The AI Cyberwar Is Here: CrowdStrike Report Exposes How Attackers Use AI to Automate Vishing, Phishing, & Espionage
Generative AI models are rapidly evolving into fully-fledged instruments within the arsenals of cyber adversaries. This trend is underscored in CrowdStrike’s 2025 annual report, which highlights a sharp increase in the use of artificial intelligence not merely for boilerplate phishing, but as a foundational element in scalable, sophisticated, and increasingly covert operations.
Attackers have moved beyond generating simple phishing emails and are now leveraging AI in technically intricate campaigns, where models serve not as assistants, but as integral components of the offensive infrastructure. CrowdStrike notes that large language models (LLMs) are now employed to automate malware development, vulnerability analysis, and scripting—augmenting rather than replacing the attackers’ well-established tactics, whether state-sponsored or cybercriminal in nature.
One of the most alarming signals is the surge in vishing (voice phishing) incidents: in the first half of 2025 alone, the number of such attacks surpassed the total recorded in 2024. Additionally, hands-on keyboard intrusions—where attackers are directly engaged in live operations—have risen by 27%, underscoring the growing synergy between human adversaries and generative tools.
The report also casts a spotlight on the exploitation of vulnerabilities within AI systems themselves. In April, for instance, threat actors exploited CVE-2025-3248—a flaw in Langflow AI, a popular framework for building AI agents—to achieve remote code execution without authentication. This marks a pivotal shift: AI services are no longer just targets but have become integral components of the very infrastructure under attack—one previously deemed secure.
Social engineering, too, has acquired unprecedented potency. Neural networks are crafting personalized phishing messages, constructing digital personas with convincing backstories, and generating counterfeit documents capable of deceiving even seasoned HR professionals. The report emphasizes that GenAI is now capable of translating propaganda into multiple languages, producing credible media assets, and disseminating disinformation at an unprecedented pace.
Particular emphasis is placed on cyberespionage operations involving fraudulent IT personnel. CrowdStrike highlights the Famous Chollima group, linked to North Korea, which successfully secured employment at foreign companies 320 times over the past year. Their tactics include fabricated résumés, AI-generated cover letters, deepfake interviews, and English-language correspondence—also crafted with the help of neural networks. These operatives often perform legitimate work for months, concealing their presence while quietly accessing sensitive corporate data.

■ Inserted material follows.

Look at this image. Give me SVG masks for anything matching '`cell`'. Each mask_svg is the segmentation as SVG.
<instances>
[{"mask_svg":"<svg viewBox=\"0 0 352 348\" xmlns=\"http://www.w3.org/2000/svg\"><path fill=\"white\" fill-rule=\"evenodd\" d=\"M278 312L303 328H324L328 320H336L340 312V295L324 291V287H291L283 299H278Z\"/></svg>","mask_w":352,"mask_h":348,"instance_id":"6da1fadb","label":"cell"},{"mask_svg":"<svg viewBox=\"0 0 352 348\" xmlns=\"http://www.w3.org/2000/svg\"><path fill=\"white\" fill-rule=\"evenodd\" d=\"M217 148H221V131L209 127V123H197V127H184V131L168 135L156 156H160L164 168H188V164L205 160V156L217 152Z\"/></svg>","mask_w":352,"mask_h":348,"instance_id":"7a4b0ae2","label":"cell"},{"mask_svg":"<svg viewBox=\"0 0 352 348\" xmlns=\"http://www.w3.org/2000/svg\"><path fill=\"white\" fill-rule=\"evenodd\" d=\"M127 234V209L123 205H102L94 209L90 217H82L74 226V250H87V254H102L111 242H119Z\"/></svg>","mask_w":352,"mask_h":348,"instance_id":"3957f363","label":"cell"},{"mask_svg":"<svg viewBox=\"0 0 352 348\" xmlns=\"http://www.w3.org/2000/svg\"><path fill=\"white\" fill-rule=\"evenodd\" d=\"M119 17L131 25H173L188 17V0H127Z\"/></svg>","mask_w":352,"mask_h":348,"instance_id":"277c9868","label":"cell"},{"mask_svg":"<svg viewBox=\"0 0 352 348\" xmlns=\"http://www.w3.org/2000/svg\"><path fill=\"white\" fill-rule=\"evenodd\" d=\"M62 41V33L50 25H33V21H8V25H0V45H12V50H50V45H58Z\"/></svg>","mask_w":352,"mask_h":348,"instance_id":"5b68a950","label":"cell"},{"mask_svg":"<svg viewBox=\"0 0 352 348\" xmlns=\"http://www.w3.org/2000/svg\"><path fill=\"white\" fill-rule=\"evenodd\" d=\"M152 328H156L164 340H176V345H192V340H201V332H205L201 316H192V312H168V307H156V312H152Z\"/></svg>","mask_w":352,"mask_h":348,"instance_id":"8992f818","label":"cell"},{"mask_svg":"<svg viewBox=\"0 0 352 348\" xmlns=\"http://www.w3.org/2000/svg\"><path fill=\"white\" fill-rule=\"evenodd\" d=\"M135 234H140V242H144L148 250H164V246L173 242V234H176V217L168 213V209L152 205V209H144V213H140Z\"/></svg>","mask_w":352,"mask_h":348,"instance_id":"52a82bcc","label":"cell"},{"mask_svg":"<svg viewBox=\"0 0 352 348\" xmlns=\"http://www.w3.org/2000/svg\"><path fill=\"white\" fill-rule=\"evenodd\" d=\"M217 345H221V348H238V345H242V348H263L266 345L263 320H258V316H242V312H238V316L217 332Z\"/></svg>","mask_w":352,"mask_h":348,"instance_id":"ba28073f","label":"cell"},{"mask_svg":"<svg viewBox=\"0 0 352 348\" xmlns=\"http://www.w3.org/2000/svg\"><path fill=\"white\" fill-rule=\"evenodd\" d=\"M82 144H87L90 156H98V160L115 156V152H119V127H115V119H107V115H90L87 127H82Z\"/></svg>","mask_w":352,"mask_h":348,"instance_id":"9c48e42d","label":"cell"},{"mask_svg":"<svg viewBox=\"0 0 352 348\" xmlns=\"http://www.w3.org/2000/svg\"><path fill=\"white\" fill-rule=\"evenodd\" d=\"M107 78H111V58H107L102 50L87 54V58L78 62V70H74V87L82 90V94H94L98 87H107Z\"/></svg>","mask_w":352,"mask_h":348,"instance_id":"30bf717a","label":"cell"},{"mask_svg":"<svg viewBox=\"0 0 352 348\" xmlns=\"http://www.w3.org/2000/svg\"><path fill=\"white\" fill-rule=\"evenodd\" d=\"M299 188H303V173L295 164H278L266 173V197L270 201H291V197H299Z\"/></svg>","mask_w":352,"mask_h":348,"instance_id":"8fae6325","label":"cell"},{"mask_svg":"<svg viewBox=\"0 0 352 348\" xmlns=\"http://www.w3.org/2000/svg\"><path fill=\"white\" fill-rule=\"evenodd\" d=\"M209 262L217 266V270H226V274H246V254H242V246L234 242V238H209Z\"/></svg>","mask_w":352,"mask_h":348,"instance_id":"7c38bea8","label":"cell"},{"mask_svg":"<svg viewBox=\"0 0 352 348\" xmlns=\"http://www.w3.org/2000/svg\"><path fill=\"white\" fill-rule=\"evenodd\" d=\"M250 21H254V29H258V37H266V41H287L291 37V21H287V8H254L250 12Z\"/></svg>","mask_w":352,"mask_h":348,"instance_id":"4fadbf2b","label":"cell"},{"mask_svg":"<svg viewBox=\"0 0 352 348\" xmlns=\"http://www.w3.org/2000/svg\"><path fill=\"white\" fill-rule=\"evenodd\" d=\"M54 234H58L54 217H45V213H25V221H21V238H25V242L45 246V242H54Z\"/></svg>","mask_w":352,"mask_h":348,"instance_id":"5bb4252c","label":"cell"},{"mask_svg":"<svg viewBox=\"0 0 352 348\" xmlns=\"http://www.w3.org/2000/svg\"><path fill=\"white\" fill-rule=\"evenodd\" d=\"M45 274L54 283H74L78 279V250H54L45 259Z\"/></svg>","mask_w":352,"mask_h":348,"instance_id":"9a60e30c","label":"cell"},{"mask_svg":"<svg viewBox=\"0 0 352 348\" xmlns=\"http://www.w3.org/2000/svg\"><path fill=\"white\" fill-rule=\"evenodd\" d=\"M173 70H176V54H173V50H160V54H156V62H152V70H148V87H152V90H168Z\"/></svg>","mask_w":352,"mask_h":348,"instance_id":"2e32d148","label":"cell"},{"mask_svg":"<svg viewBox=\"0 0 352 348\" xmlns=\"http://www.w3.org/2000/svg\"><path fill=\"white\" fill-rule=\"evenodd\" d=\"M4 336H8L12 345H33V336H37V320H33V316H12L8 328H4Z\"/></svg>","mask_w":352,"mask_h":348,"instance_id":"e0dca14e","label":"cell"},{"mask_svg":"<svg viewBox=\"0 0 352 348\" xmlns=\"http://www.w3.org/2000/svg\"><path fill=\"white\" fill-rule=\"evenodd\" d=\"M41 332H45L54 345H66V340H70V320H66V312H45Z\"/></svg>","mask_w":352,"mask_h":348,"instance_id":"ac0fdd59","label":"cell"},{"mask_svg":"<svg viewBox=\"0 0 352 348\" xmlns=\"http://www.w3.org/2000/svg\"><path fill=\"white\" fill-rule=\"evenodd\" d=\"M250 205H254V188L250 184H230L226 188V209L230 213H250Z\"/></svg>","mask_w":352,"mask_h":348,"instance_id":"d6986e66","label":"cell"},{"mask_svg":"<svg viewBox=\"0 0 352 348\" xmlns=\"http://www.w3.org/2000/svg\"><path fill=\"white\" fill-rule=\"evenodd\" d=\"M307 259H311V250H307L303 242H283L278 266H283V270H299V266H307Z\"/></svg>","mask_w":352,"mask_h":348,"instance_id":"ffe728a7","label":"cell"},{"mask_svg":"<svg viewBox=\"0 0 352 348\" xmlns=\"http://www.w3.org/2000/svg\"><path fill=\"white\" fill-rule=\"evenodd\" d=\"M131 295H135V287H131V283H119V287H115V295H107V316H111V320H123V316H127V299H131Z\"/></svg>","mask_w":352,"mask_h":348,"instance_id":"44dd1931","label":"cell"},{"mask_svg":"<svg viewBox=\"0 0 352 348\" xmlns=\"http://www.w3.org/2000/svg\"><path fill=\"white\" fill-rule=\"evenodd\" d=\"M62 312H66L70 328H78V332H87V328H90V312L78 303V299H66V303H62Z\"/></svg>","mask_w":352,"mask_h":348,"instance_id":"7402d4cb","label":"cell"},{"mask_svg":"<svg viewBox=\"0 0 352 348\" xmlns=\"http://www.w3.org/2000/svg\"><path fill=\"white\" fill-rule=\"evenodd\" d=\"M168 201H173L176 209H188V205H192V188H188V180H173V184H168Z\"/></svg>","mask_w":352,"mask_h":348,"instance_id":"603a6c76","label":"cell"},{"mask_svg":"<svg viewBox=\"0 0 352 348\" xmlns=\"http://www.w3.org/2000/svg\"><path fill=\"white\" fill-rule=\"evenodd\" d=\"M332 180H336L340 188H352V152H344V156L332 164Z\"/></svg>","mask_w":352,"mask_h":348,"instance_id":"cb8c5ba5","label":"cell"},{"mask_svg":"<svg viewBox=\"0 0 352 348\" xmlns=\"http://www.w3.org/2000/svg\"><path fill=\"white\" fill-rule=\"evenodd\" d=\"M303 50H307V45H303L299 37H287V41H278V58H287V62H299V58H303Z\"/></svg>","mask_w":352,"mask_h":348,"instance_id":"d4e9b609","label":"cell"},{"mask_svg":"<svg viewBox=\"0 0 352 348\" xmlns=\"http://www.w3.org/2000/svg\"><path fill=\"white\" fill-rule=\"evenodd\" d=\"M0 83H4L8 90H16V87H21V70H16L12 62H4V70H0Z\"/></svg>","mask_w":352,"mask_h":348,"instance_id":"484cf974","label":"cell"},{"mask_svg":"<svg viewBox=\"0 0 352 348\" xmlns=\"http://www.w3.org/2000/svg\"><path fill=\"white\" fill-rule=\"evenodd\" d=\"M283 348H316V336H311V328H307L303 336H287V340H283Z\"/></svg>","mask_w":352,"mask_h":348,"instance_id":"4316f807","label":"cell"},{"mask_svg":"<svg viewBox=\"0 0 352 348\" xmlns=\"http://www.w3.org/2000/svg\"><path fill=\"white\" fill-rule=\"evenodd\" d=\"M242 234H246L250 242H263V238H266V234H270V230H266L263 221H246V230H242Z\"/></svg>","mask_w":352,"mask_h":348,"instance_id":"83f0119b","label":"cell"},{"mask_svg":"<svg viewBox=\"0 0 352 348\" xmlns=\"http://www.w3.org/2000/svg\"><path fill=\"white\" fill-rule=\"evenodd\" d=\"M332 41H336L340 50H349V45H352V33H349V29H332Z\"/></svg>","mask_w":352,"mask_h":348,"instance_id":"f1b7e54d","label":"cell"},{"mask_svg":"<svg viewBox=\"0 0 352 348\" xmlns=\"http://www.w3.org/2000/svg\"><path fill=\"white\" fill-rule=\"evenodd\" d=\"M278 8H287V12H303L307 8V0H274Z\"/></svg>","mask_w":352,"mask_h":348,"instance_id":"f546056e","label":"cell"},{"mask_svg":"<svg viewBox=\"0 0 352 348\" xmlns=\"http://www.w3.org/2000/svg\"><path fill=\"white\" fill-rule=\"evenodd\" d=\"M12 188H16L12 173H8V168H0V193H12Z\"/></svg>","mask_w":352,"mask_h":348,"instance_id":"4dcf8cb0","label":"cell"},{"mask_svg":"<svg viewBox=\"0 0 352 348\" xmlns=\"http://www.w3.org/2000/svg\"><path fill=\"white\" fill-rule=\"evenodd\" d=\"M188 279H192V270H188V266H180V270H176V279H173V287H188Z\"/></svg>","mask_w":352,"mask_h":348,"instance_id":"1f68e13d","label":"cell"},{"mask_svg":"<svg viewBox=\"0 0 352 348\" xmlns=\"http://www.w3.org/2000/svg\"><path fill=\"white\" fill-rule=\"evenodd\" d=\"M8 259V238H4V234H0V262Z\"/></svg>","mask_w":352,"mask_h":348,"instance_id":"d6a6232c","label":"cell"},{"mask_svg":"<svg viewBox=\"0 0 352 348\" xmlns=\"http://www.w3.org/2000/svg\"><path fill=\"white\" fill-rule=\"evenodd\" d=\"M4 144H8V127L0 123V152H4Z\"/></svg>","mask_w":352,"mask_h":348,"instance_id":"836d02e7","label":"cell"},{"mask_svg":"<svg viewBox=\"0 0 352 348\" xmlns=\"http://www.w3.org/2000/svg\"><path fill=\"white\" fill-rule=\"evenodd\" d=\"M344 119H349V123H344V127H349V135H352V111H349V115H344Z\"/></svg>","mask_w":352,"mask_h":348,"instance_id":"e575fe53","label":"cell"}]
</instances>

According to CrowdStrike, such campaigns have been enabled by tools like Microsoft Copilot and VSCodium, which assist North Korean operatives in overcoming multitasking demands and language barriers. Each individual is reportedly able to work for three or four companies simultaneously. Over the past 12 months, incidents of this nature have increased by 220%, pointing to a highly organized system. Analysts estimate that a dedicated division of North Korea’s 75th Bureau may be generating hundreds of millions of dollars annually through these schemes—funds that are funneled into national defense programs.
To counter such threats, organizations must overhaul their hiring processes: verifying candidates through professional social networks, deploying deepfake detection during video interviews, enhancing geolocation checks, and implementing tailored training for HR departments and cybersecurity teams. As CrowdStrike’s experts stress, the threat is no longer theoretical—it is an operational reality.